__EXERCISE TEXT__:

Soundtrack album by Bing Crosby
- Released: 1962
- Recorded: 1962
- Genre: Soundtrack, vocal
- Length: 31:54
- Label: Liberty

Bing Crosby chronology
| My Golden Favorites (1961) | The Road to Hong Kong: Original Soundtrack Album (1962) | Bing's Hollywood (set of 15 albums) (1962) |

= The Road to Hong Kong (soundtrack) =

The Road to Hong Kong is a 1962 soundtrack album issued by Liberty Records (No. LOM 16002) from the film of the same name. The film starred Bing Crosby, Bob Hope, Joan Collins and Robert Morley with cameos from Frank Sinatra, Dean Martin, Dorothy Lamour, Peter Sellers and David Niven. Robert Farnon conducted the music for the film. All the songs were written by Jimmy Van Heusen (music) and Sammy Cahn (lyrics). Robert Farnon wrote four orchestral pieces for the soundtrack and these are annotated in the listing.

Bing’s love ballad – “Let’s Not Be Sensible” includes a few lines from Joan Collins and in the film there is an abrupt interruption which curtails the song as Bing is about to sing “love”. The tracks for the film would probably have been recorded in September 1961 and one assumes a full version would have been laid down of “Let’s Not Be Sensible” prior to its subsequent editing. However, it seems that the original track was mislaid or erased and Bing had already returned to the USA by the time the LP was being prepared. The producer of the LP and the complementary single had no choice but to try to use the version employed in the film even though the ending was missing. The solution was to bring in Mike Sammes, a well known vocal arranger and backing singer, to sing the word “love”.

Page-level text extractions:
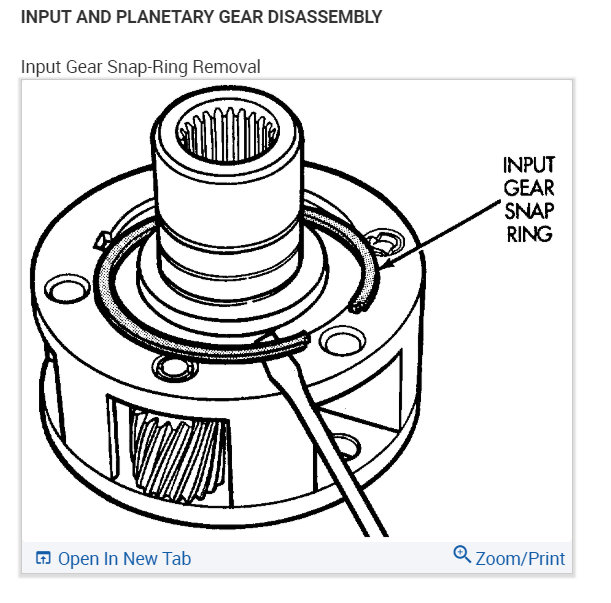 INPUT AND PLANETARY GEAR DISASSEMBLY

Input Gear Snap-Ring Removal

INPUT GEAR SNAP RING

Open In New Tab

Zoom/Print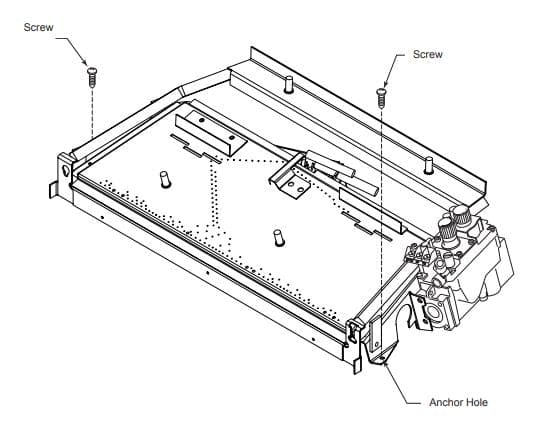 Screw

Screw

Anchor Hole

__SET OF TASKS__:
A. Condense the paragraph beginning "The Road to Hong Kong is a 1962 soundtrack album" in the soundtrack text into a short bulleted list that keeps its main facts.
B. Quote the soundtrack text word for word, starting with "Bing Crosby chronology" and going on through "in the listing.".

__RESPONSE LIST__:
A.
- 1962 soundtrack album from the film The Road to Hong Kong, issued by Liberty Records (No. LOM 16002)
- Film stars: Bing Crosby, Bob Hope, Joan Collins and Robert Morley, with cameos from Frank Sinatra, Dean Martin, Dorothy Lamour, Peter Sellers and David Niven
- Music for the film conducted by Robert Farnon
- All songs by Jimmy Van Heusen (music) and Sammy Cahn (lyrics)
- Four orchestral pieces written by Robert Farnon for the soundtrack, annotated in the listing

B.
Bing Crosby chronology
| My Golden Favorites (1961) | The Road to Hong Kong: Original Soundtrack Album (1962) | Bing's Hollywood (set of 15 albums) (1962) |

= The Road to Hong Kong (soundtrack) =

The Road to Hong Kong is a 1962 soundtrack album issued by Liberty Records (No. LOM 16002) from the film of the same name. The film starred Bing Crosby, Bob Hope, Joan Collins and Robert Morley with cameos from Frank Sinatra, Dean Martin, Dorothy Lamour, Peter Sellers and David Niven. Robert Farnon conducted the music for the film. All the songs were written by Jimmy Van Heusen (music) and Sammy Cahn (lyrics). Robert Farnon wrote four orchestral pieces for the soundtrack and these are annotated in the listing.